▶ [What the exercise asks]: Write the entries below as a JSON list of strings, one string per line and no strings for blank lines.

▶ [Data excerpts]:
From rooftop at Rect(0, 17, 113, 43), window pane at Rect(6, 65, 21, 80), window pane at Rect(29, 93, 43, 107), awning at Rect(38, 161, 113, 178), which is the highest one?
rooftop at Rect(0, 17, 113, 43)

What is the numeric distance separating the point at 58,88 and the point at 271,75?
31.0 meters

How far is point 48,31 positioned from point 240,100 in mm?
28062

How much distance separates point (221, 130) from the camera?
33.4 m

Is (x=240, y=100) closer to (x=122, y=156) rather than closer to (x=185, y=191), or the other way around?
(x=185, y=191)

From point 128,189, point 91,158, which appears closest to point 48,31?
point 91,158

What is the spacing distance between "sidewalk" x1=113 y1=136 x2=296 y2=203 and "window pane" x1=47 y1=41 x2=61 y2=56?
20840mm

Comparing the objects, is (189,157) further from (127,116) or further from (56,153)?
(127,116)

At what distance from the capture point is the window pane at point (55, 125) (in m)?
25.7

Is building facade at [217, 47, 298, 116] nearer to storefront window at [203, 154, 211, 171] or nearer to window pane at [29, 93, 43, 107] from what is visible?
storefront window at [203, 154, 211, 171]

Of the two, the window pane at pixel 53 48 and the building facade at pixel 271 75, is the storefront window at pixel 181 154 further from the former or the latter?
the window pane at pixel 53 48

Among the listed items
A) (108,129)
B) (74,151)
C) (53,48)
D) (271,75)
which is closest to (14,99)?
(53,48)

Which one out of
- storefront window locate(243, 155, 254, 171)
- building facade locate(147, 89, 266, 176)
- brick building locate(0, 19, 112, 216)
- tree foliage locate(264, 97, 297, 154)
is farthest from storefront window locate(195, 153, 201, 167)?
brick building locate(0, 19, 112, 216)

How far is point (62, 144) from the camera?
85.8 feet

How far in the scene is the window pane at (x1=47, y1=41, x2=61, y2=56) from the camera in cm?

▶ [Output of the exercise]:
[
  "From rooftop at Rect(0, 17, 113, 43), window pane at Rect(6, 65, 21, 80), window pane at Rect(29, 93, 43, 107), awning at Rect(38, 161, 113, 178), which is the highest one?",
  "rooftop at Rect(0, 17, 113, 43)",
  "What is the numeric distance separating the point at 58,88 and the point at 271,75?",
  "31.0 meters",
  "How far is point 48,31 positioned from point 240,100 in mm?",
  "28062",
  "How much distance separates point (221, 130) from the camera?",
  "33.4 m",
  "Is (x=240, y=100) closer to (x=122, y=156) rather than closer to (x=185, y=191), or the other way around?",
  "(x=185, y=191)",
  "From point 128,189, point 91,158, which appears closest to point 48,31?",
  "point 91,158",
  "What is the spacing distance between \"sidewalk\" x1=113 y1=136 x2=296 y2=203 and \"window pane\" x1=47 y1=41 x2=61 y2=56?",
  "20840mm",
  "Comparing the objects, is (189,157) further from (127,116) or further from (56,153)?",
  "(127,116)",
  "At what distance from the capture point is the window pane at point (55, 125) (in m)?",
  "25.7",
  "Is building facade at [217, 47, 298, 116] nearer to storefront window at [203, 154, 211, 171] or nearer to window pane at [29, 93, 43, 107] from what is visible?",
  "storefront window at [203, 154, 211, 171]",
  "Of the two, the window pane at pixel 53 48 and the building facade at pixel 271 75, is the storefront window at pixel 181 154 further from the former or the latter?",
  "the window pane at pixel 53 48",
  "Among the listed items",
  "A) (108,129)",
  "B) (74,151)",
  "C) (53,48)",
  "D) (271,75)",
  "which is closest to (14,99)?",
  "(53,48)",
  "Which one out of",
  "- storefront window locate(243, 155, 254, 171)",
  "- building facade locate(147, 89, 266, 176)",
  "- brick building locate(0, 19, 112, 216)",
  "- tree foliage locate(264, 97, 297, 154)",
  "is farthest from storefront window locate(195, 153, 201, 167)?",
  "brick building locate(0, 19, 112, 216)",
  "How far is point (62, 144) from the camera?",
  "85.8 feet",
  "How far in the scene is the window pane at (x1=47, y1=41, x2=61, y2=56) from the camera in cm?"
]